● **WHAT THE EXERCISE ASKS**
Answer these from the text below about AI in search:
(a) What did the last two posts cast one aspect of our psychology as?
(b) Which two examples count as in-scope?
(c) Which example is out-of-scope?

● **GIVEN TEXT**
-- begin --

Cryptography for Delegation in Search
First musings on differences in "hiring" AI to develop better ideas
The last two posts introduced the idea of our societies as distributed systems and cast one aspect of our psychology as an optimization to speed up evolutionary search, by periodically generating hard-to-fake evidence of how qualified certain individuals are in important skills, even if those skills will only come into play much later. Then evolutionary search can focus its attention on the individuals already showing promising signs.
Let’s now imagine search processes where most of the work is done by AI. It’s helpful to be inspired by natural systems, but the scale will be different-enough that we should expect new challenges and opportunities. For instance, there may be much more total “thought” happening at once, and individual decisions may be made more-quickly.
To be slightly more concrete, let me focus on search for technological advancement. I’ll consider as in-scope, for example, both scientific progress in understanding the natural world and development of a software product for a company. Examples like creating more-compelling art will be out-of-scope. The idea is that this broad domain aims for useful solutions where it is relatively clear how to evaluate final, applied solutions objectively.

-- end --

● **DATASET CONTENT**
-- begin --

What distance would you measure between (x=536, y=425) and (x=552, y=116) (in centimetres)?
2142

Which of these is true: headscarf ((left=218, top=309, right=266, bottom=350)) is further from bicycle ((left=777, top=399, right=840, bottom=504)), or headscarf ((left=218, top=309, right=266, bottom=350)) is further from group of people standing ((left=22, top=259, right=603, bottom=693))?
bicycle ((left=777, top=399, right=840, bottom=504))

-- end --

● **RESPONSE TO THIS TASK**
(a) An optimization to speed up evolutionary search.
(b) Scientific progress in understanding the natural world, and development of a software product for a company.
(c) Creating more-compelling art.